**Extracted records**

=====

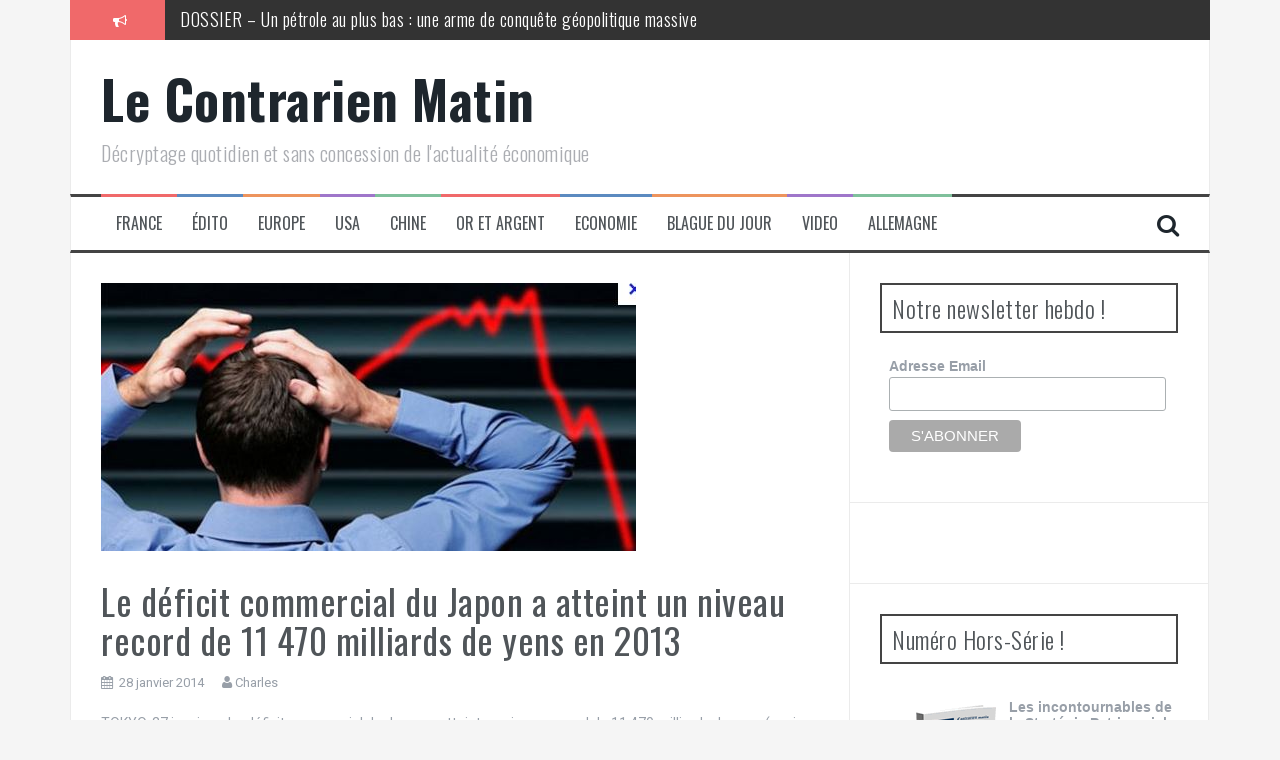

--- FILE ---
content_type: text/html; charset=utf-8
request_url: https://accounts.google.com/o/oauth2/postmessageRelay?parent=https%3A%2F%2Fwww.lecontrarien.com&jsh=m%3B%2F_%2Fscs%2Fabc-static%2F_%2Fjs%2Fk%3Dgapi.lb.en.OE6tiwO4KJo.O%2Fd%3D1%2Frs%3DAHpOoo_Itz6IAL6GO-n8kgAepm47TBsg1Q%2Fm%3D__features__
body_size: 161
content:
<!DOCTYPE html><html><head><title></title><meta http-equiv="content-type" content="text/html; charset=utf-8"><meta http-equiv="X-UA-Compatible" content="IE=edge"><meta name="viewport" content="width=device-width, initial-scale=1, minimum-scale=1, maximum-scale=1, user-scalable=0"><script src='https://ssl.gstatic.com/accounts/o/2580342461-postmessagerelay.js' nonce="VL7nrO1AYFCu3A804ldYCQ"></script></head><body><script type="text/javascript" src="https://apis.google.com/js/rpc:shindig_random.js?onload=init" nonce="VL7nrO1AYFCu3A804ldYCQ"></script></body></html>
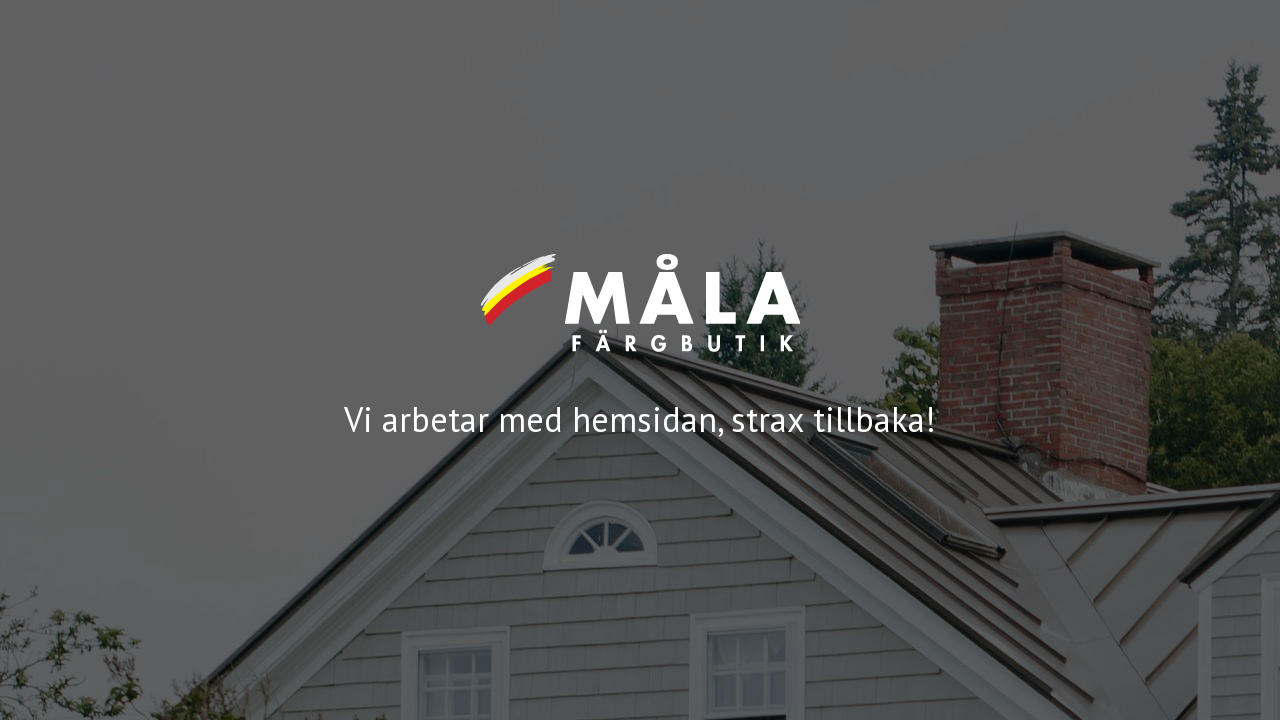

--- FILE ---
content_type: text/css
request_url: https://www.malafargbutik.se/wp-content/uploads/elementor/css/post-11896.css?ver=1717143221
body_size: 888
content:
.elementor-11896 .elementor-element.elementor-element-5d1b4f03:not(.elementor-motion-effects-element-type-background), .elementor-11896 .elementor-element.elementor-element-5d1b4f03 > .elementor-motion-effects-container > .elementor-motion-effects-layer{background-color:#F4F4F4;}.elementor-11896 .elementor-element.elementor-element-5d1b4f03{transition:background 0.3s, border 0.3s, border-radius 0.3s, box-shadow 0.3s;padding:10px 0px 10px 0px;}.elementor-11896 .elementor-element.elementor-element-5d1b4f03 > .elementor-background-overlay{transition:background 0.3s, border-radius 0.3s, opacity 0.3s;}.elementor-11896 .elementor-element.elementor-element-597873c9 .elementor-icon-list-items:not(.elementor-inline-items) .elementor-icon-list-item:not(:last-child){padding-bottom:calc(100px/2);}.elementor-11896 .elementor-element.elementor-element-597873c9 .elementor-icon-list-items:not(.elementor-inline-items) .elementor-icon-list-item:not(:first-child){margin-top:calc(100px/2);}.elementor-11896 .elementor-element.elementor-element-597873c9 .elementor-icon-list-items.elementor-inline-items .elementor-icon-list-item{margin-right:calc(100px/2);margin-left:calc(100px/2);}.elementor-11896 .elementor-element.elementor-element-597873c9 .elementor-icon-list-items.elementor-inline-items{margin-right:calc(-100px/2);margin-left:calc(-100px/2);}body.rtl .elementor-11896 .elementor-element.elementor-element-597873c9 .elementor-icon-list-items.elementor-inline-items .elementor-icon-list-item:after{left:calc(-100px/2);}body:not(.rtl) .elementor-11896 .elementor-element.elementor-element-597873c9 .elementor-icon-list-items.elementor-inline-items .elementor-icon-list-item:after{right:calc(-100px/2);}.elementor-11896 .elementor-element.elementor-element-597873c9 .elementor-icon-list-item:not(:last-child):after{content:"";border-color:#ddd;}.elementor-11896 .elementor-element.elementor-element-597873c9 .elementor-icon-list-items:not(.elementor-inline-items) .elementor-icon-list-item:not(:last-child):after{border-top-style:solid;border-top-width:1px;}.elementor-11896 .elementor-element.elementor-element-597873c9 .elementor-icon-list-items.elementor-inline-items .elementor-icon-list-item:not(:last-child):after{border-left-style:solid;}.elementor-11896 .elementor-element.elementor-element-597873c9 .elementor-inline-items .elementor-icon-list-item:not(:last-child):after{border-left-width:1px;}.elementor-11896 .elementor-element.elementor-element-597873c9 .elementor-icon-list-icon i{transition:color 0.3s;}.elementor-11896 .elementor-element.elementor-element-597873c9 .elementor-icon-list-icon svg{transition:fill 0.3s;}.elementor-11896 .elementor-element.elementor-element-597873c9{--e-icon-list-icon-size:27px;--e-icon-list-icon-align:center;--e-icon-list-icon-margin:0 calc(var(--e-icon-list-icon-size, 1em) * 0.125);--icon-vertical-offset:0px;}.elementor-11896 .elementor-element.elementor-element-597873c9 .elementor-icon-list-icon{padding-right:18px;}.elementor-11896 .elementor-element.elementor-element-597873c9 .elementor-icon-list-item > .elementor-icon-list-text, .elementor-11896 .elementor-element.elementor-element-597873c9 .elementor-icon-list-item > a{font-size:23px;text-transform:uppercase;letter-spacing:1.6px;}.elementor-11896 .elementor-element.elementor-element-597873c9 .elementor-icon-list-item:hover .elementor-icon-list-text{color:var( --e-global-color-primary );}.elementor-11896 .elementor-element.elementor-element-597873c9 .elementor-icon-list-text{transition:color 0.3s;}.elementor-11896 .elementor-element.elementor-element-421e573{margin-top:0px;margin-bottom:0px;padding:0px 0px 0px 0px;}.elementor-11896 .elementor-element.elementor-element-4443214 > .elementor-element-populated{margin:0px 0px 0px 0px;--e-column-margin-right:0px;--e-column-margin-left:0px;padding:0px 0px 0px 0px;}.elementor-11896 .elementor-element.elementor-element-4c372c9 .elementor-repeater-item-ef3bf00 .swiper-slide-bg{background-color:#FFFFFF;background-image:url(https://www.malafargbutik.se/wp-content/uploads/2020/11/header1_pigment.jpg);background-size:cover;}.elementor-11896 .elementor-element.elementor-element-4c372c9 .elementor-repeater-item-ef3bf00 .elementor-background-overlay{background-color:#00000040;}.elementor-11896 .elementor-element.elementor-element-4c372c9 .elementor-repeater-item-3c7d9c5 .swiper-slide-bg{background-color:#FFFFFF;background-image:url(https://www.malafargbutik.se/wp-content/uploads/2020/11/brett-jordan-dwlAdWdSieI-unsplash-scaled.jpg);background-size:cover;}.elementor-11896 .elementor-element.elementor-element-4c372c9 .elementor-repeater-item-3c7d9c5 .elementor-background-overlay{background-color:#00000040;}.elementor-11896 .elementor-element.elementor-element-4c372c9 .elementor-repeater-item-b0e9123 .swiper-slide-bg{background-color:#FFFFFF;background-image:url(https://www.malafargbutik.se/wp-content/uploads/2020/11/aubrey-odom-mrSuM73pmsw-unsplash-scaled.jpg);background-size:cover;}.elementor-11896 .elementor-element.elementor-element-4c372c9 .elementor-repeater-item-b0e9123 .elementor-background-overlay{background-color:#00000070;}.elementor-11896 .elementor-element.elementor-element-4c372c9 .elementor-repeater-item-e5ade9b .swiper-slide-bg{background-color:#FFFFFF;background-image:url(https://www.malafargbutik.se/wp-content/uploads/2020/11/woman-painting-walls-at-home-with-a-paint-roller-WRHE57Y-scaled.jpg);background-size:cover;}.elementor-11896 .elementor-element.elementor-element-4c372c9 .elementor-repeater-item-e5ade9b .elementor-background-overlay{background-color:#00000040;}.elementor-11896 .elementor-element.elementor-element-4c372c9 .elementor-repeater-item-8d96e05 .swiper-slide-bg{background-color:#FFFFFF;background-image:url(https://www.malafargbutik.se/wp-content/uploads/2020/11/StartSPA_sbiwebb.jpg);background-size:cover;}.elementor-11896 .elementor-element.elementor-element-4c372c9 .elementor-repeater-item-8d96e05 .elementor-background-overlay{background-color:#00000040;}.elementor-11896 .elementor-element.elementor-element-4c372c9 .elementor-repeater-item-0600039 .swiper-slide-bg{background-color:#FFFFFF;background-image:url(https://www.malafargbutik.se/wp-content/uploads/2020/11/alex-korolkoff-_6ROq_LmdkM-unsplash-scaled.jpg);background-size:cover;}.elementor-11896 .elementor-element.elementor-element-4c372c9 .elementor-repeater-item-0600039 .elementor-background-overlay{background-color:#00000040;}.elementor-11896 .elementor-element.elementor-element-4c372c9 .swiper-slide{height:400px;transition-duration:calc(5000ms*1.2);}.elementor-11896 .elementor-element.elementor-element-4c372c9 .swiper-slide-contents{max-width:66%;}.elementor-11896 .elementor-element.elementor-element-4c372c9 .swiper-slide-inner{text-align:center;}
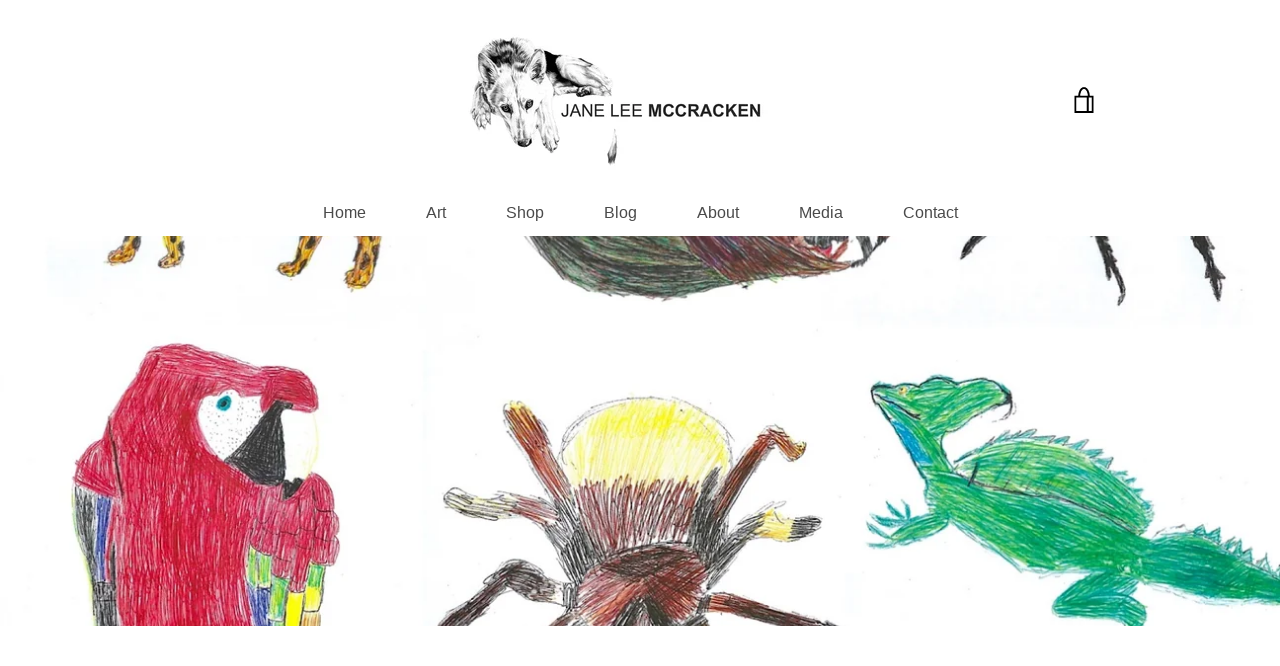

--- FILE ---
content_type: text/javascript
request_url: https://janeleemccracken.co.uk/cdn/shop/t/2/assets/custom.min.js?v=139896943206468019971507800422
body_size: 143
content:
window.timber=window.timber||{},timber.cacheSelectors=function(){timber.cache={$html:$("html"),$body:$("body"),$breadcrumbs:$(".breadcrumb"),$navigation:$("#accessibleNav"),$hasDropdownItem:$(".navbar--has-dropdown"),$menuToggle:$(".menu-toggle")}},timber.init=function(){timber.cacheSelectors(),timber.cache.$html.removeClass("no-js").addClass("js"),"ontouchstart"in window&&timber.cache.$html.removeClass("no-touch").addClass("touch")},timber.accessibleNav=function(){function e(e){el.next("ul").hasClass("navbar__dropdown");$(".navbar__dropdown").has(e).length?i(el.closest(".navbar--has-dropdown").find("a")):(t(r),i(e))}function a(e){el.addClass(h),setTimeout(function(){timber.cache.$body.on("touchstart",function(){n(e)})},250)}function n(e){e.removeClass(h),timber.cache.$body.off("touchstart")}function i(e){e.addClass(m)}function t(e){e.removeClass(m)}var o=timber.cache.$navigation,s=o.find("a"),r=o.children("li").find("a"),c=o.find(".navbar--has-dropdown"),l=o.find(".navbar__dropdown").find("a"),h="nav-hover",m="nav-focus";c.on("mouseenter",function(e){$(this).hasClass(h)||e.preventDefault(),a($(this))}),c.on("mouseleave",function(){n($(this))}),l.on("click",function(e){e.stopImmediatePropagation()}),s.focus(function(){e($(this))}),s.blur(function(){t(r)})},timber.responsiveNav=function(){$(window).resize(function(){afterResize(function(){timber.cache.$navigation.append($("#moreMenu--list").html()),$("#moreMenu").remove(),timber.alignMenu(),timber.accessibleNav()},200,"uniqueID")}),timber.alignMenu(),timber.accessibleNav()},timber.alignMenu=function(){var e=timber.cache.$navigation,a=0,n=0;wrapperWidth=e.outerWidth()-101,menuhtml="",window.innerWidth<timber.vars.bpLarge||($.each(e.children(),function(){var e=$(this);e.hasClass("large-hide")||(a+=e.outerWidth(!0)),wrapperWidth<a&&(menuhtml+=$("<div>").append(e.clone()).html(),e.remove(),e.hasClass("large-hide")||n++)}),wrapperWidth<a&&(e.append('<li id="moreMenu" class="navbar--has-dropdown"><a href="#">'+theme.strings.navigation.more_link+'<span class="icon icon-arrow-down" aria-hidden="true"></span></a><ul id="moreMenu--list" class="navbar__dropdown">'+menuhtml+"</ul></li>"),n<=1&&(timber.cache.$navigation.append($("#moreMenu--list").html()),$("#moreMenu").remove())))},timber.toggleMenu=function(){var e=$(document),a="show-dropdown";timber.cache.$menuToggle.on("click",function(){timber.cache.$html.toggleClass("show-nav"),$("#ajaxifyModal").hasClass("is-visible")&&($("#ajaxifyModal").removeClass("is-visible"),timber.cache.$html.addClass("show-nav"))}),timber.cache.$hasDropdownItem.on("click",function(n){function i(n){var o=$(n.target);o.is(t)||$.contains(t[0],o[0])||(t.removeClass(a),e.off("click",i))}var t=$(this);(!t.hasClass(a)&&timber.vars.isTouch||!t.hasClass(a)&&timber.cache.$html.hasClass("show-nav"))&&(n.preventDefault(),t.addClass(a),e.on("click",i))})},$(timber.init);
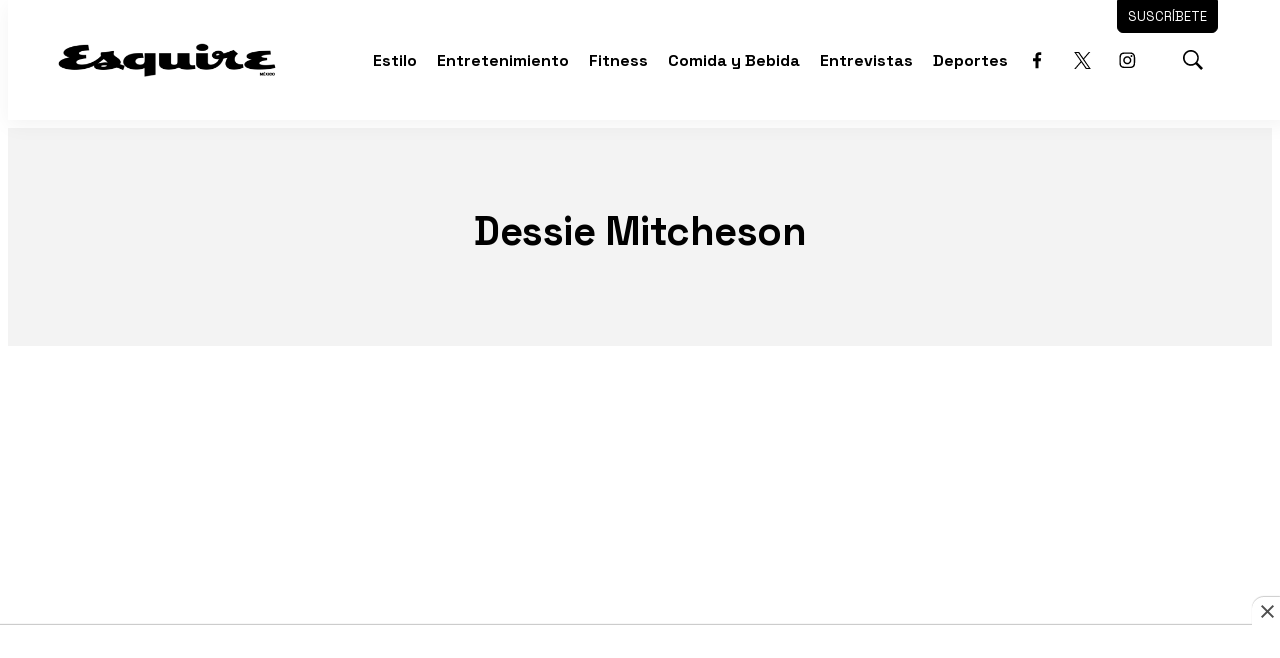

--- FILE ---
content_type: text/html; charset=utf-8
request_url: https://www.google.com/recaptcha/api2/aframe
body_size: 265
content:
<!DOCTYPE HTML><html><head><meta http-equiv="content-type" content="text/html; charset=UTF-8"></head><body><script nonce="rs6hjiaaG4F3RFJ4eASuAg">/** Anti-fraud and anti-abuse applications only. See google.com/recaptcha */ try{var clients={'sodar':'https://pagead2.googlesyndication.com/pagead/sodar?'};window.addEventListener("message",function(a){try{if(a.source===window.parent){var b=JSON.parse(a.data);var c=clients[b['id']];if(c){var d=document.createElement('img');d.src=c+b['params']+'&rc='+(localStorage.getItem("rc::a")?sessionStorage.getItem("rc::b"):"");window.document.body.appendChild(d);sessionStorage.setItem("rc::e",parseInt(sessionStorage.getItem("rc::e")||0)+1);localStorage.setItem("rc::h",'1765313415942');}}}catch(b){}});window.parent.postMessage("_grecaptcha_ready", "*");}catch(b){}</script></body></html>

=====

How many lines in the material contain the string "accounts"? Give the number alone.

**Final answer**
2